§ **PROBLEM REQUIREMENTS**
Copy the listing below line for line, keeping every word and mark unchanged.

[Source data]
★ ★ ★ ★

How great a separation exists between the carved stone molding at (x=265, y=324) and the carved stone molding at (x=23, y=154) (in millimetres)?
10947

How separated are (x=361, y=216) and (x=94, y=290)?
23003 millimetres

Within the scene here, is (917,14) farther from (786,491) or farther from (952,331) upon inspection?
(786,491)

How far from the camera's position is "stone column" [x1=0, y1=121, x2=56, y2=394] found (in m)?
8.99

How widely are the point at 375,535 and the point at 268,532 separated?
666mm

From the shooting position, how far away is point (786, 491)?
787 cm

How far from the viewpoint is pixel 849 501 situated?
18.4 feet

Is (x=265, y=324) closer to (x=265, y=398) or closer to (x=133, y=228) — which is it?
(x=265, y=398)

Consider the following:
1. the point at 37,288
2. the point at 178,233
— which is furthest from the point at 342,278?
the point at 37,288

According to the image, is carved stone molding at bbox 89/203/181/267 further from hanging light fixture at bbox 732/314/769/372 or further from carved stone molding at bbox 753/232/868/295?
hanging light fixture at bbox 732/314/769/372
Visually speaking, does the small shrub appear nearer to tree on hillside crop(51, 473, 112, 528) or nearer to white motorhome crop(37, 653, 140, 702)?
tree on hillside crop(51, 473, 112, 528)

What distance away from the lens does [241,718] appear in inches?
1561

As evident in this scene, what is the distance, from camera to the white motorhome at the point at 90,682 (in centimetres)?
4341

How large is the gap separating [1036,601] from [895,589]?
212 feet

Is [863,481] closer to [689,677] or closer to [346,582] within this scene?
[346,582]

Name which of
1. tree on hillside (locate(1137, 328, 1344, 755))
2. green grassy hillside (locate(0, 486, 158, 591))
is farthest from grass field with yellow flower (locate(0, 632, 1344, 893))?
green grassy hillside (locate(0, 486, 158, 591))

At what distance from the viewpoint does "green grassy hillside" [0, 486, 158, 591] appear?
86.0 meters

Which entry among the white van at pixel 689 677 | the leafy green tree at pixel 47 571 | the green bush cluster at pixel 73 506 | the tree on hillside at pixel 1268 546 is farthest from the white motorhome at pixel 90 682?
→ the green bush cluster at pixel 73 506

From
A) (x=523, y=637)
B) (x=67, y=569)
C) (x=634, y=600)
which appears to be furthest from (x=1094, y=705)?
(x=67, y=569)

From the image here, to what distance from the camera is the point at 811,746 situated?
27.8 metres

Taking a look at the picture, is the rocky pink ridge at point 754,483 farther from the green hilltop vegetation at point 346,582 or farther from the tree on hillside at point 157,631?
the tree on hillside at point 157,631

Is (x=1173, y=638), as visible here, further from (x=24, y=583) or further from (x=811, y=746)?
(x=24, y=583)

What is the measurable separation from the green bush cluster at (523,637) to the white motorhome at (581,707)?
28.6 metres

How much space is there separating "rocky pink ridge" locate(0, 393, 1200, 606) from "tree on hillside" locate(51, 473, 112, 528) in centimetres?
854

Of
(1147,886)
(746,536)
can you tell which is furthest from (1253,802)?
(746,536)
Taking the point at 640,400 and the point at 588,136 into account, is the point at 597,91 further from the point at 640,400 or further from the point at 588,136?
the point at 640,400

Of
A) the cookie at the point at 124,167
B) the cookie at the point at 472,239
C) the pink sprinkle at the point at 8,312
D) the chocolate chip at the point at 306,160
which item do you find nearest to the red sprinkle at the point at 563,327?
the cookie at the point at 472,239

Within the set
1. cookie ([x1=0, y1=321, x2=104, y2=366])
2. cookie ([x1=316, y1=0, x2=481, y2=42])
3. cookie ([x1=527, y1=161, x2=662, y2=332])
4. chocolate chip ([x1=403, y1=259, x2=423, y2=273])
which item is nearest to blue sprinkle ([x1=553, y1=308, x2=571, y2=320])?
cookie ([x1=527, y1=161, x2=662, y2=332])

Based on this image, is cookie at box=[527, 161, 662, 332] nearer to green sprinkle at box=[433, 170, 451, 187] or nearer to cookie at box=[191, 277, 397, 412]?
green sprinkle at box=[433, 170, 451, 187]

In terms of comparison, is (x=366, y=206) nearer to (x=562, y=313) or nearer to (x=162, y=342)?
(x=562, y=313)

★ ★ ★ ★

§ **SOLVED PROBLEM**
How great a separation exists between the carved stone molding at (x=265, y=324) and the carved stone molding at (x=23, y=154) (in millimetres)?
10947

How separated are (x=361, y=216) and (x=94, y=290)?
23003 millimetres

Within the scene here, is (917,14) farther from (786,491) or farther from (952,331) upon inspection?
(786,491)

How far from the camera's position is "stone column" [x1=0, y1=121, x2=56, y2=394] found (in m)?
8.99

How widely are the point at 375,535 and the point at 268,532 separated?
666mm

From the shooting position, how far away is point (786, 491)?
787 cm

How far from the viewpoint is pixel 849 501 situated?
18.4 feet

Is (x=265, y=324) closer to (x=265, y=398) or closer to (x=133, y=228) — which is it?
(x=265, y=398)

Consider the following:
1. the point at 37,288
2. the point at 178,233
— which is furthest from the point at 342,278?
the point at 37,288

According to the image, is carved stone molding at bbox 89/203/181/267 further from hanging light fixture at bbox 732/314/769/372 or further from carved stone molding at bbox 753/232/868/295?
hanging light fixture at bbox 732/314/769/372
Visually speaking, does the small shrub appear nearer to tree on hillside crop(51, 473, 112, 528) or nearer to white motorhome crop(37, 653, 140, 702)?
tree on hillside crop(51, 473, 112, 528)

What distance away from the lens does [241,718] appear in inches?
1561

As evident in this scene, what is the distance, from camera to the white motorhome at the point at 90,682 (in centimetres)?
4341

How large is the gap separating [1036,601] from [895,589]?
212 feet

Is [863,481] closer to [689,677] or closer to [346,582] within this scene?
[346,582]

Name which of
1. tree on hillside (locate(1137, 328, 1344, 755))
2. green grassy hillside (locate(0, 486, 158, 591))
is farthest from grass field with yellow flower (locate(0, 632, 1344, 893))?
green grassy hillside (locate(0, 486, 158, 591))

At what distance from the viewpoint does "green grassy hillside" [0, 486, 158, 591] appear?
86.0 meters

Which entry among the white van at pixel 689 677 | the leafy green tree at pixel 47 571 | the green bush cluster at pixel 73 506 | the tree on hillside at pixel 1268 546 is farthest from the white motorhome at pixel 90 682?
→ the green bush cluster at pixel 73 506

From
A) (x=523, y=637)
B) (x=67, y=569)
C) (x=634, y=600)
which appears to be furthest from (x=1094, y=705)?
(x=67, y=569)

From the image here, to what distance from the camera is the point at 811,746 situated?
27.8 metres

Taking a look at the picture, is the rocky pink ridge at point 754,483 farther from the green hilltop vegetation at point 346,582 or farther from the tree on hillside at point 157,631?
the tree on hillside at point 157,631

Is (x=1173, y=638), as visible here, further from (x=24, y=583) or further from (x=811, y=746)?
(x=24, y=583)

What is the measurable separation from the green bush cluster at (523,637) to the white motorhome at (581,707)?
28.6 metres

How much space is there separating "rocky pink ridge" locate(0, 393, 1200, 606) from "tree on hillside" locate(51, 473, 112, 528) in centimetres?
854

Of
(1147,886)
(746,536)
can you tell which is furthest from (1253,802)?
(746,536)
Taking the point at 640,400 and the point at 588,136 into account, is the point at 597,91 further from the point at 640,400 or further from the point at 588,136?
the point at 640,400

Of
A) the cookie at the point at 124,167
B) the cookie at the point at 472,239
C) the pink sprinkle at the point at 8,312
D) the chocolate chip at the point at 306,160
which item do you find nearest to the red sprinkle at the point at 563,327?
the cookie at the point at 472,239

Within the set
1. cookie ([x1=0, y1=321, x2=104, y2=366])
2. cookie ([x1=316, y1=0, x2=481, y2=42])
3. cookie ([x1=527, y1=161, x2=662, y2=332])
4. chocolate chip ([x1=403, y1=259, x2=423, y2=273])
which item is nearest to blue sprinkle ([x1=553, y1=308, x2=571, y2=320])?
cookie ([x1=527, y1=161, x2=662, y2=332])

Based on this image, is cookie at box=[527, 161, 662, 332] nearer to green sprinkle at box=[433, 170, 451, 187] or nearer to cookie at box=[191, 277, 397, 412]?
green sprinkle at box=[433, 170, 451, 187]

In terms of comparison, is (x=366, y=206) nearer to (x=562, y=313) or nearer to (x=162, y=342)?
(x=562, y=313)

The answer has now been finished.